__Task prompt__: Copy exactly, and only, the lines from the line containing "common name: black wildebeest" through the last line of the records below, both included, and leave out any pictures.

__Records to use__:
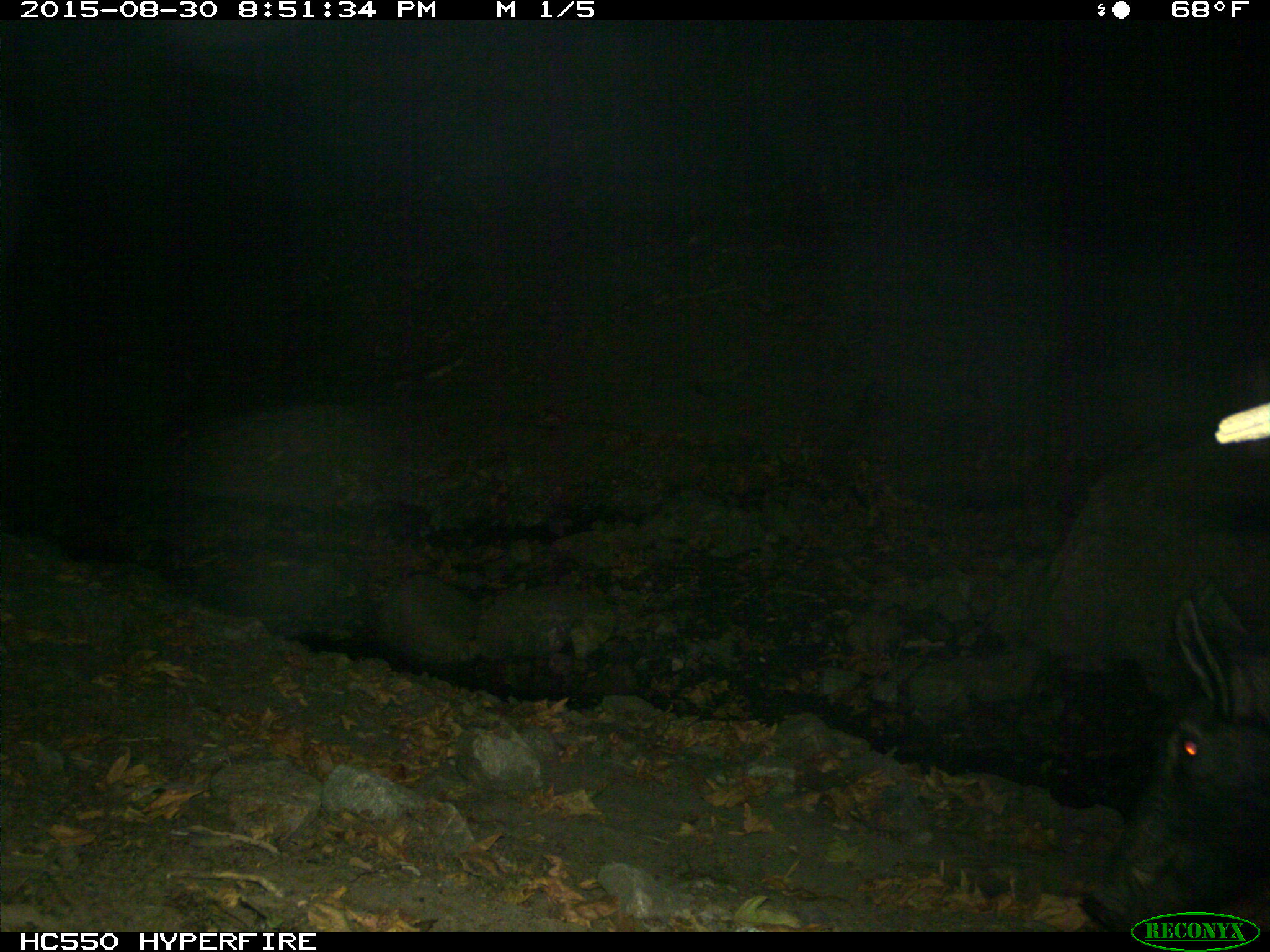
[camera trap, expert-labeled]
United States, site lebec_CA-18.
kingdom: Animalia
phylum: Chordata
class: Mammalia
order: Artiodactyla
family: Suidae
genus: Sus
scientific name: Sus scrofa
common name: wild boar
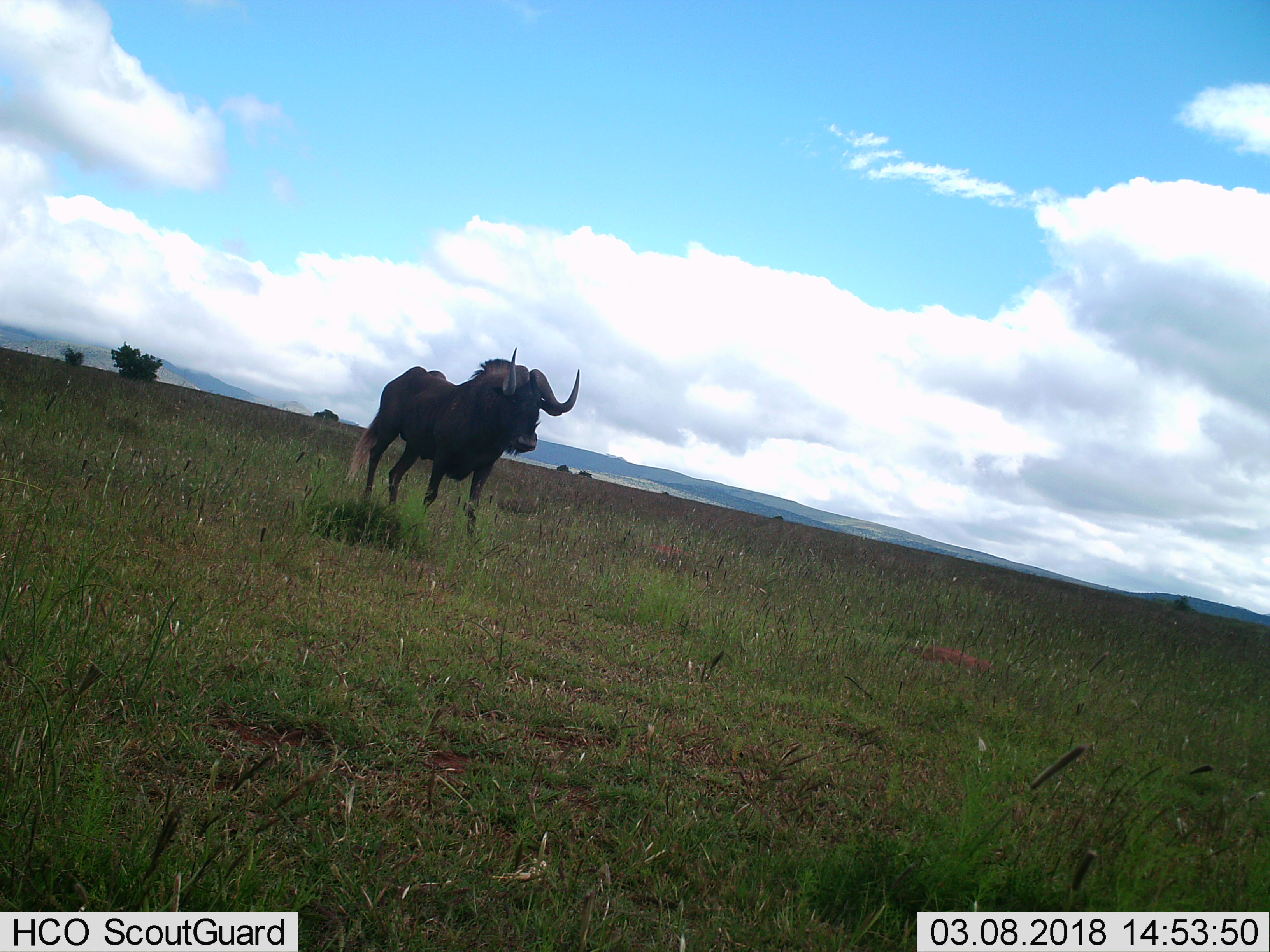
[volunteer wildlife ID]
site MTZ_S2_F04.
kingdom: Animalia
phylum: Chordata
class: Mammalia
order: Artiodactyla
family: Bovidae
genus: Connochaetes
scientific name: Connochaetes gnou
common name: black wildebeest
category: wildebeestblack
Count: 1.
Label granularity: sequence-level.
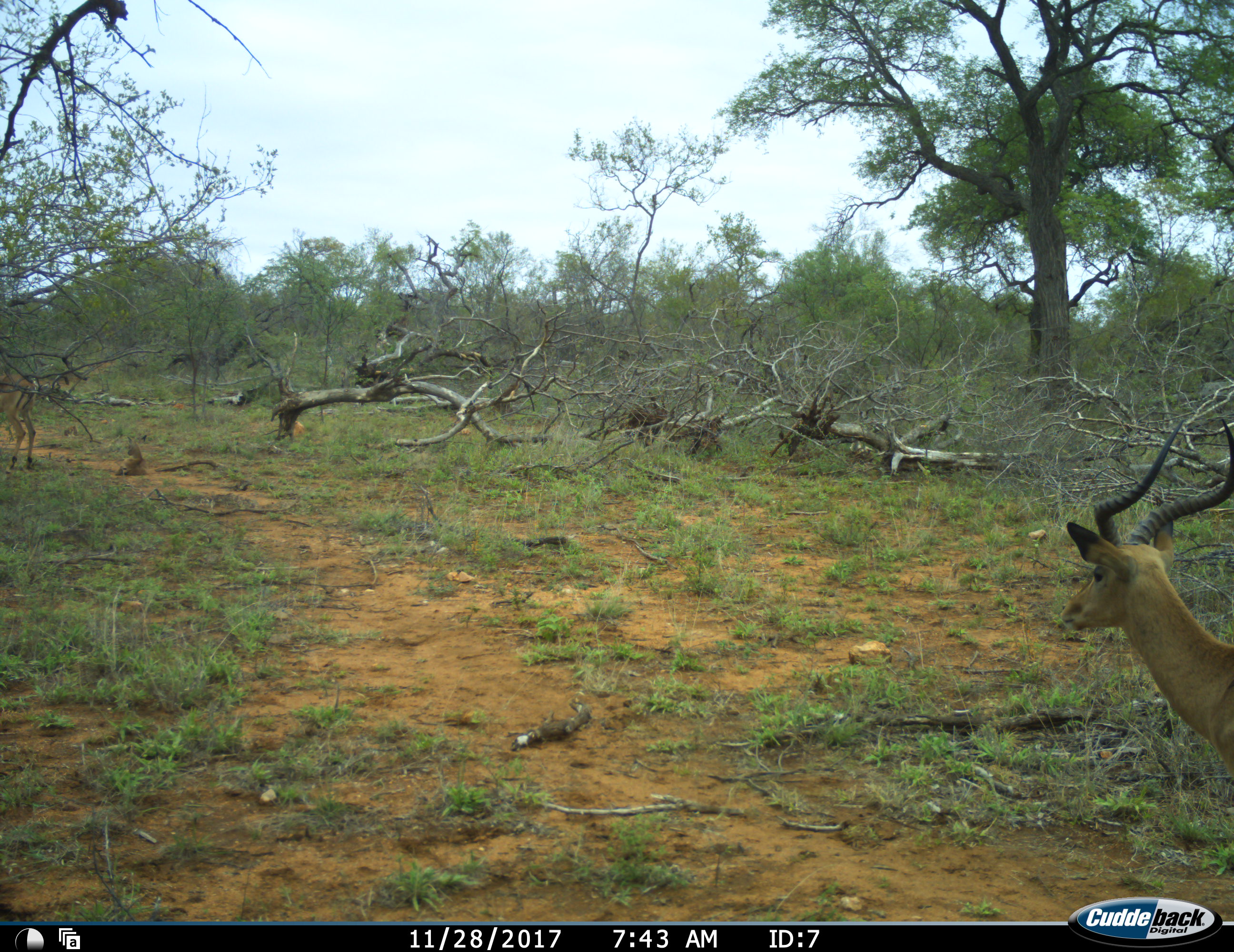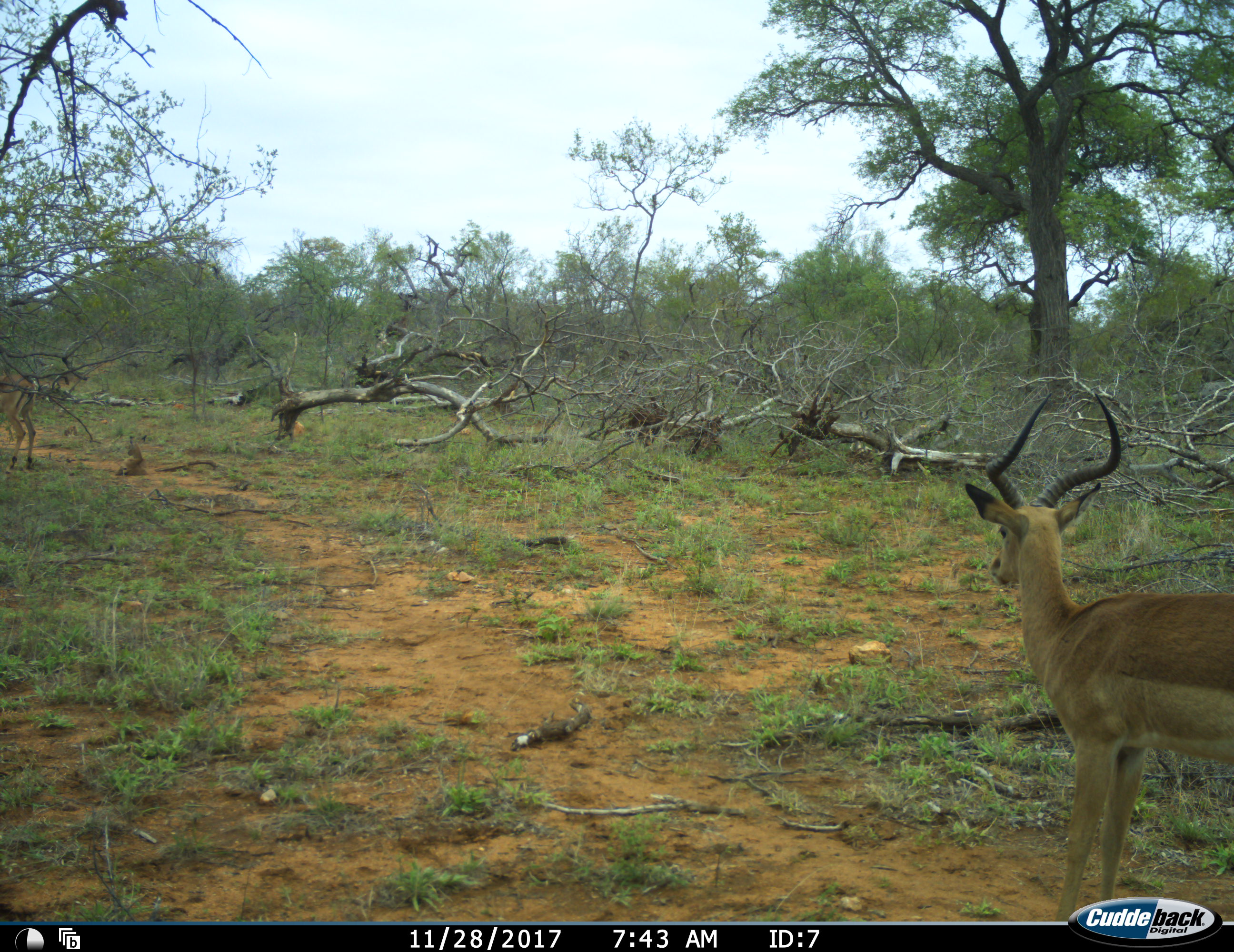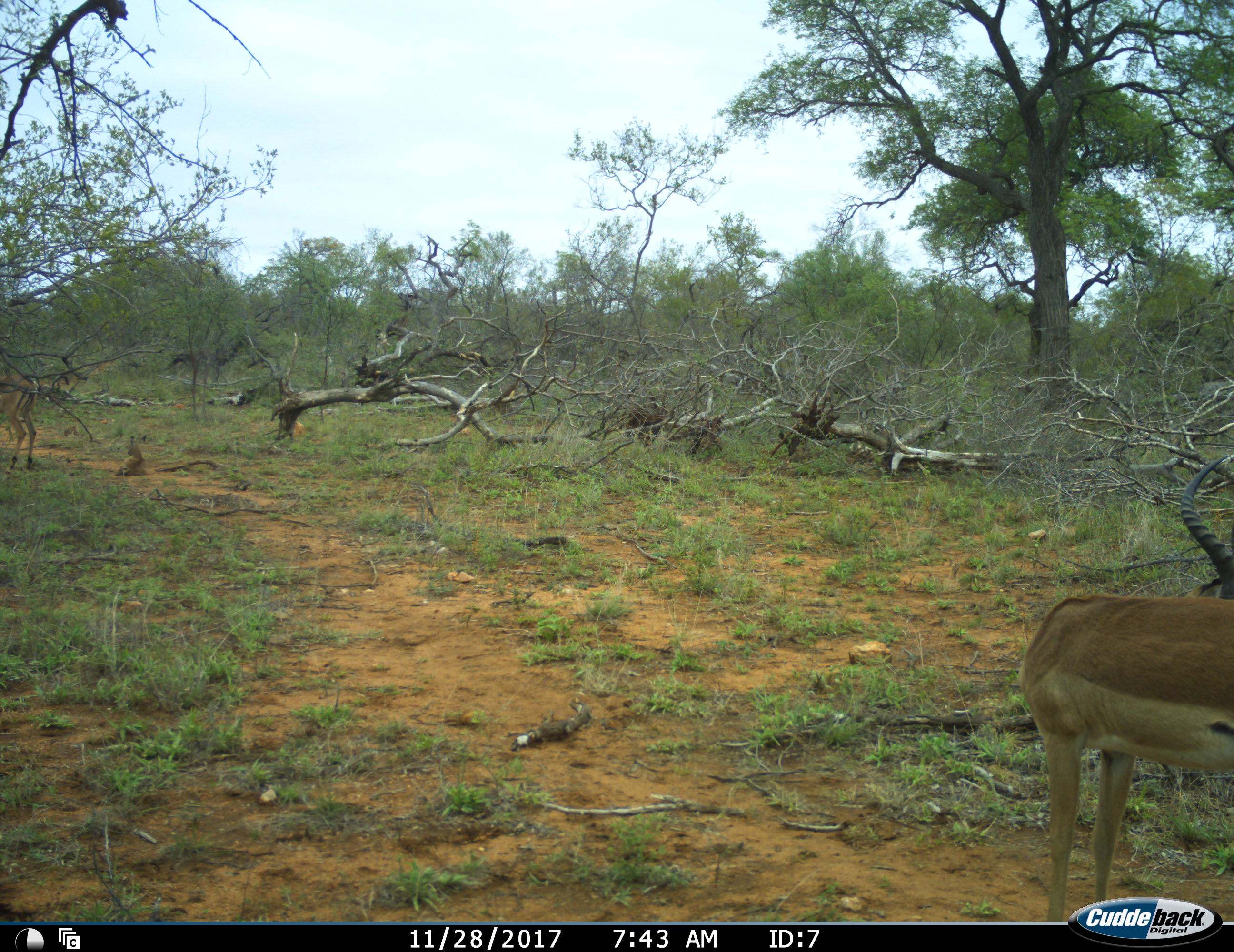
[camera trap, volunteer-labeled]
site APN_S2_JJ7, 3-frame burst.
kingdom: Animalia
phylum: Chordata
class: Mammalia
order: Artiodactyla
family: Bovidae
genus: Aepyceros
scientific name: Aepyceros melampus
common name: impala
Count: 1.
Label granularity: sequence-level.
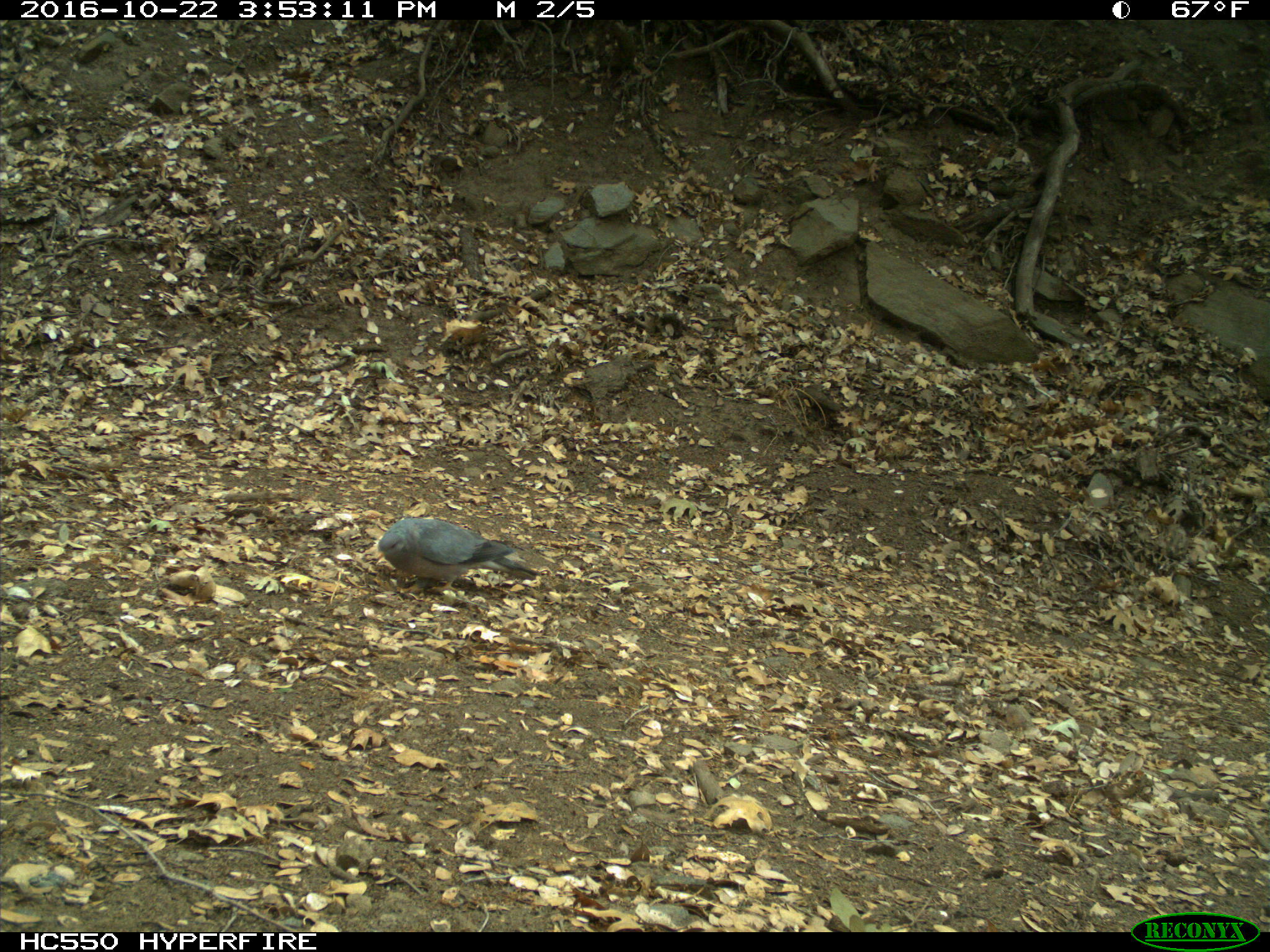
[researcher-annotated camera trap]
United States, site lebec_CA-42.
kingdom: Animalia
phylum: Chordata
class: Aves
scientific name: Aves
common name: birds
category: unidentified bird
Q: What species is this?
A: Unidentified bird (birds) (Aves).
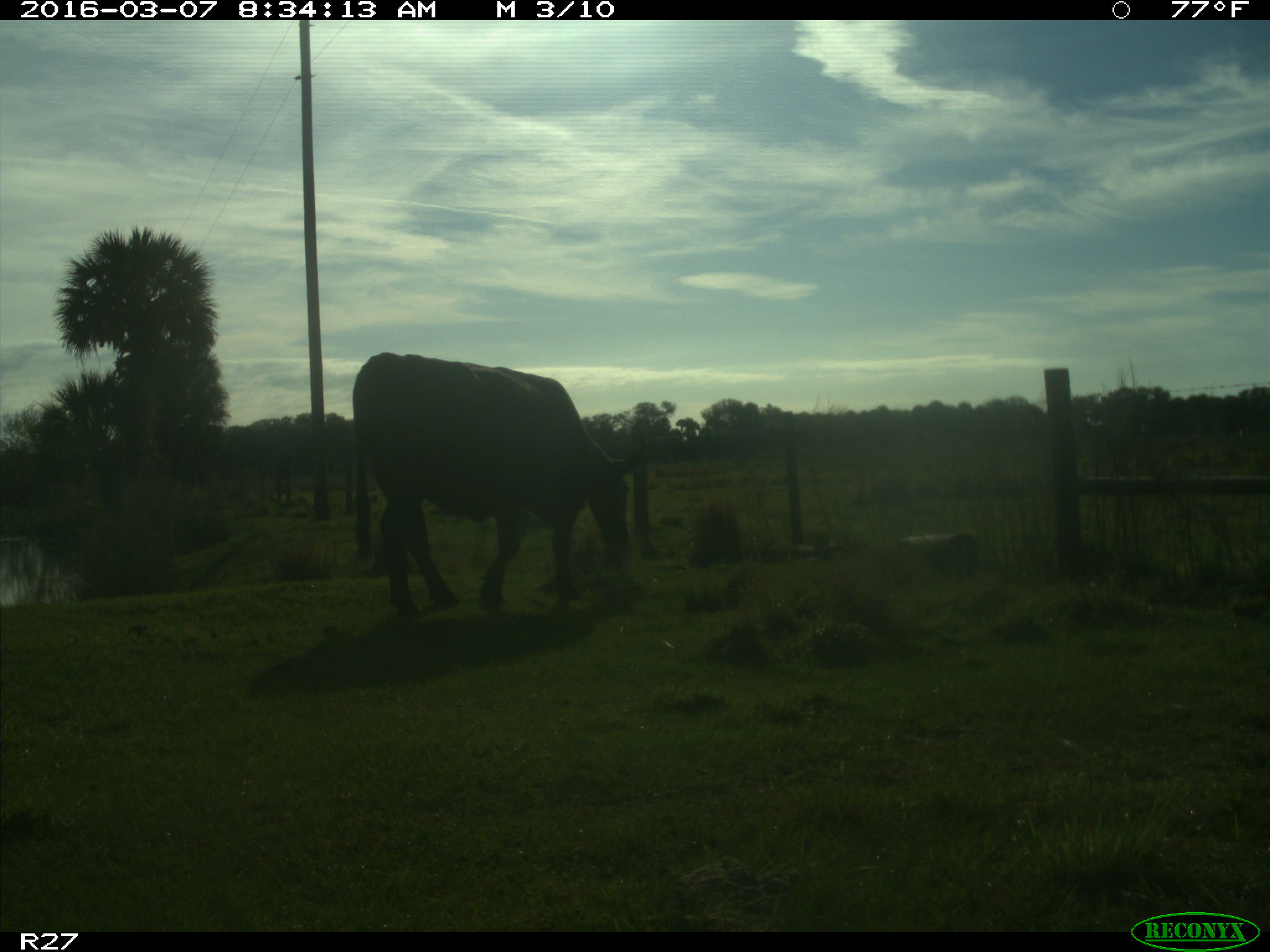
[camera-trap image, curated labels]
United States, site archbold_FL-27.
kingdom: Animalia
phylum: Chordata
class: Mammalia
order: Artiodactyla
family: Bovidae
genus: Bos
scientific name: Bos taurus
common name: domestic cow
Bos taurus (domestic cow).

__Answer for this exercise__:
common name: black wildebeest
category: wildebeestblack
Count: 1.
Label granularity: sequence-level.
[camera trap, volunteer-labeled]
site APN_S2_JJ7, 3-frame burst.
kingdom: Animalia
phylum: Chordata
class: Mammalia
order: Artiodactyla
family: Bovidae
genus: Aepyceros
scientific name: Aepyceros melampus
common name: impala
Count: 1.
Label granularity: sequence-level.
[researcher-annotated camera trap]
United States, site lebec_CA-42.
kingdom: Animalia
phylum: Chordata
class: Aves
scientific name: Aves
common name: birds
category: unidentified bird
Q: What species is this?
A: Unidentified bird (birds) (Aves).
[camera-trap image, curated labels]
United States, site archbold_FL-27.
kingdom: Animalia
phylum: Chordata
class: Mammalia
order: Artiodactyla
family: Bovidae
genus: Bos
scientific name: Bos taurus
common name: domestic cow
Bos taurus (domestic cow).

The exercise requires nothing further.